Hi I have a strange problem using ajax to get the ipaddress written in PHP on the server. The response is written in a new screen. Why? The new screen shows the answer from PHP. On the original screen the response from PHP is written correctly to local storage. Is the response to fast? Is my coding ok? Thanks for help - Freddy

    function doTheThing() {
        return new Promise((resolve, reject) => {
            url = "./get_ipaddress.php";
            var n = location.hostname.indexOf("localhost");
            if (n >= 0) {
                url = "get_ipaddress.php";
            }
            $.ajax({
                url: url,
                type: 'POST',
                success: function (data) {
                    resolve (data)
                },
                error: function (error) {
                    reject (error)
                }
            })
        })

    function get_ipadress() {
        //localStorage.clear("crz_ip_address");
        if (localStorage.getItem("crz_ip_address") === null) {
            doTheThing()
                .then((data) => {
                    var split = data.split(";");
                    localStorage.setItem("crz_ip_address", split[0]);
                })
                .catch((error) => {
                    alert (error);
                    alert('Network error has occurred please try again!');
                })
        }
    }
    }
Griefchief commented 2 years ago

@fhuo-ch The issue is not in the code presented, or at least I don't see it.
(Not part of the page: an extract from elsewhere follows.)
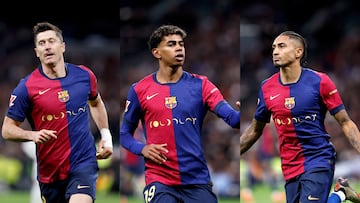 El Barça se roba el show en LaLiga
You are triggering this either from a form (via html attributes) or some other code that is sending you where you don't want to be. Things to try:

1) comment out half of the code each time till you figure out which part of code is causing it 2) step through the code with debugger till you figure out which code is causing it (it will change the html page and generate an event in the networking tab of the debugger) 3) replace $.ajax with axios if you think ajax might be causing it (in the remote case 1 and 2 don't work) 4) read $.ajax documentation 5) check the networking and console tabs of the firefox/chrome debugger for clues. 6) try the Fetch API instead of $Ajax or axios, it's well suported now, check "caniuse dot com".

Good luck.

ericewers commented 2 years ago

Thank you! You've been a big help! I was having the hardest time getting my 2nd function to run only when the AJAX finished loading its data.

wingled22 commented 2 years ago

I tried the code written but not executing properly, so I use this instead:

function emailOnChange(e) {
        const promiseUpdateEmailExist = new Promise(function (resolve, reject) {
            $.ajax({
                url: "url_here",
                data: data_here,
                success: function (data) {
                    resolve(data)
                },
                error: function (data) {
                    reject(error)
                }
            });
        });

        promiseUpdateEmailExist.then((data) => {
           //code if success
        }).catch(function (error) {
           //code if error
        });
    }
theophany77 commented 2 years ago

Dear Tania, it works like a charm. Thank you so much ! Jean-michel A., France

zhangr4 commented 2 years ago

Hi Tania, thank you very much for this post. I am also using your VS Code theme.

david-kariuki commented 1 year ago

This is awesome, Thank you.

VongphetPSV commented 1 year ago

Many thanks Tania for sharing. This is awesome and very useful

dilaraaydin commented 1 year ago

thank you!

xIDMONx commented 1 year ago

Muchas gracias y gracias por compartir tu conocimiento y experiencia.

selimkoc commented 1 year ago

You could do the Ajax call not asynchronously by adding this option to your jQuery Ajax call: async: false If you do so, your next function will wait your Ajax call. No extra work is necessary.

klupa-gotoma commented 1 year ago

This example makes promises so clear.